## Teks Bacaan
Senin, 25 Oktober 2010

MELACAK AKAR FUNDAMENTALISME ISLAM


MELACAK AKAR FUNDAMENTALISME ISLAM
(Tanggapan atas tulisan  Shofwan Karim dengan judul
Fundamentalisme Barat Bukan Islam)
Oleh:  Ismail Novel
Tulisan Shofwan Karim yang dimuat pada teras utama Padang Ekspres tanggal 15 Juli 2008 dengan judul Fundamentalisme Barat Bukan Islam, menarik untuk dicermati. Pada prinsipnya penulis setuju dengan Shofwan Karim  bahwa penamaan fundamentalisme terhadap kelompok tertentu dalam Islam dari kacamata Barat sebenarnya tidak tepat. Namun, suatu kenyataan yang tidak dapat dibantah bahwa term Fundamentalisme Islam tersebut telah terlanjur populer di dunia, baik Barat maupun Timur. Di samping itu, kita sebetulnya tidak dapat menutup mata bahwa “fundamentalisme” telah menjadi sebuah konsep yang mesti difahami secara baik.  Tulisan ini mencoba memaparkan akar fundamentalisme Islam yang sudah terlanjur populer tersebut.
Term Fundamentalisme sebenarnya tidak begitu familiar dengan khasanah Islam, baik klasik maupun kontemporer. Term ini merupakan khasanah Kristen yang pertama kali digunakan oleh kalangan Kristen di Amerika sebagai nama bagi aliran pemikiran keagamaan Kristen yang cenderung menafsirkan teks-teks keagamaan secara rigid (kaku) (Azra: 1999). Aliran ini muncul sebagai reaksi terhadap modernisme di Amerika yang sekuler, di mana terdapat usaha di kalangan kristen sendiri untuk menyesuaikan doktrin kristen dengan kemajuan Ilmu Pengetahuan, evolusionisme, dan liberalisme. (Azra:1997)

## Baris Data
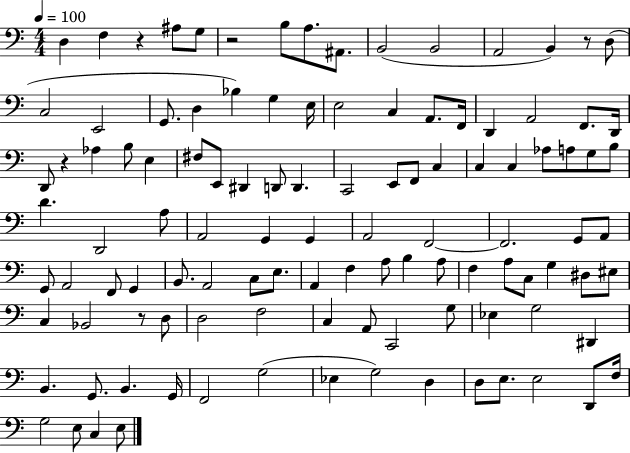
{
  \clef bass
  \numericTimeSignature
  \time 4/4
  \key c \major
  \tempo 4 = 100
  d4 f4 r4 ais8 g8 | r2 b8 a8. ais,8. | b,2( b,2 | a,2 b,4) r8 d8( | \break c2 e,2 | g,8. d4 bes4) g4 e16 | e2 c4 a,8. f,16 | d,4 a,2 f,8. d,16 | \break d,8 r4 aes4 b8 e4 | fis8 e,8 dis,4 d,8 d,4. | c,2 e,8 f,8 c4 | c4 c4 aes8 a8 g8 b8 | \break d'4. d,2 a8 | a,2 g,4 g,4 | a,2 f,2~~ | f,2. g,8 a,8 | \break g,8 a,2 f,8 g,4 | b,8. a,2 c8 e8. | a,4 f4 a8 b4 a8 | f4 a8 c8 g4 dis8 eis8 | \break c4 bes,2 r8 d8 | d2 f2 | c4 a,8 c,2 g8 | ees4 g2 dis,4 | \break b,4. g,8. b,4. g,16 | f,2 g2( | ees4 g2) d4 | d8 e8. e2 d,8 f16 | \break g2 e8 c4 e8 | \bar "|."
}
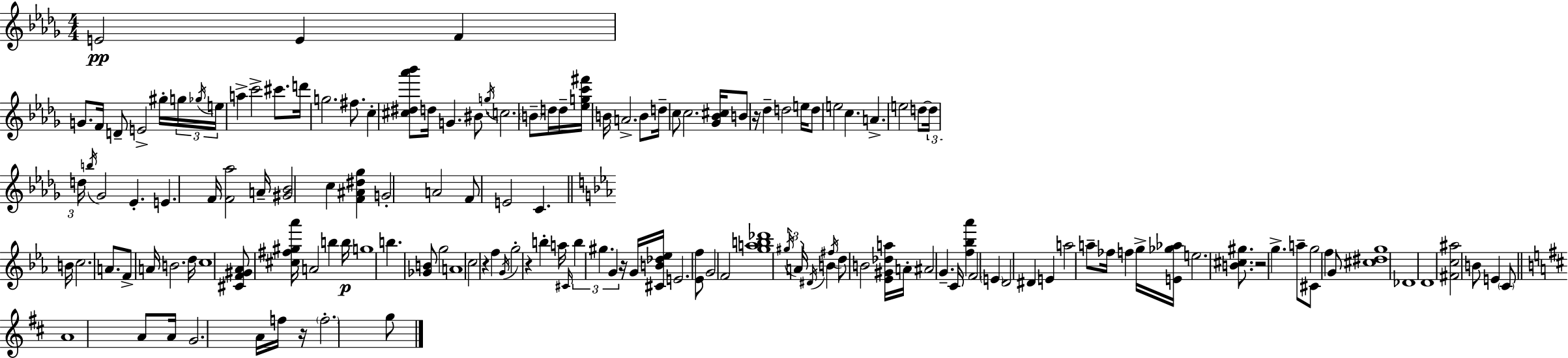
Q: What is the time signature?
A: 4/4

## Petunjuk Latihan
a - Sebutkan semua hal yang, menurut teks tentang akar fundamentalisme Islam, hendak diselaraskan dengan doktrin Kristen oleh sebagian kalangan Kristen di Amerika.
b - Menurut teks tentang akar fundamentalisme Islam, di surat kabar apa dan kapan tulisan Shofwan Karim berjudul Fundamentalisme Barat Bukan Islam dimuat?
Data ini diambil dari sumber yang berbeda.

## Jawaban Lengkap
a - Kemajuan Ilmu Pengetahuan, evolusionisme, dan liberalisme.

b - Tulisan itu dimuat pada teras utama Padang Ekspres tanggal 15 Juli 2008.